*Exercice 1*.
Dans le texte sur les prix en grande surface, relevez les produits cités entre parenthèses comme composant le panier de l'enquête.
*Exercice 2*.
Restituez tel quel le passage du texte sur les prix en grande surface compris entre « La différence de » et « la grande distribution. », ces deux segments inclus.

La différence de prix sur certains produits peut atteindre 10% même entre les magasins d’une même enseigne. Les opérateurs peuvent accepter 0% de marge sur un produit et se rattraper sur un autre.

Réaliser des économies en faisant ses courses dans les grandes surfaces n’est pas seulement une question de choix de la bonne enseigne. Il s’agit aussi de bien choisir son magasin, car les différences de prix (sans tenir compte des promotions éventuelles) existent entre les points de vente d’un même distributeur. C’est le constat auquel est arrivée La Vie éco en menant une enquête de terrain pour relever les prix appliqués dans la grande distribution.
Si dans l’ensemble chacun des opérateurs de ce secteur se targue de proposer les prix les plus compétitifs aux consommateurs, dans la pratique il est difficile de cerner qui vend le moins cher. Et pour cause, en faisant le tour des rayons de différents magasins, on se rend rapidement compte que certains sont moins chers que d’autres sur certains produits, et plus chers sur d’autres. Tout dépend en fait de la composition du panier du consommateur. Ce qui est sûr, en revanche, c’est que le coût de ce panier peut sensiblement varier même entre les magasins de la même enseigne, et c’est le cas même au sein de la même ville. Sur la base du panier choisi pour les besoins de l’enquête et composé des produits les plus incontournables (café, thé, huiles, jus, soda, fromage…), les écarts constatés vont de quelques centimes à plusieurs dirhams. Par exemple, une différence de 10 centimes a été relevée sur une bouteille de soda de 1,5 litre entre deux magasins de la même enseigne, tandis que sur des conserves de thon, l’écart relevé frôlait les 2 DH.

*Extrait de données*.
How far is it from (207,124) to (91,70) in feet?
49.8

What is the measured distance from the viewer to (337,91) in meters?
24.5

*Corrigé complet 1*.
café, thé, huiles, jus, soda, fromage

*Corrigé complet 2*.
La différence de prix sur certains produits peut atteindre 10% même entre les magasins d’une même enseigne. Les opérateurs peuvent accepter 0% de marge sur un produit et se rattraper sur un autre.

Réaliser des économies en faisant ses courses dans les grandes surfaces n’est pas seulement une question de choix de la bonne enseigne. Il s’agit aussi de bien choisir son magasin, car les différences de prix (sans tenir compte des promotions éventuelles) existent entre les points de vente d’un même distributeur. C’est le constat auquel est arrivée La Vie éco en menant une enquête de terrain pour relever les prix appliqués dans la grande distribution.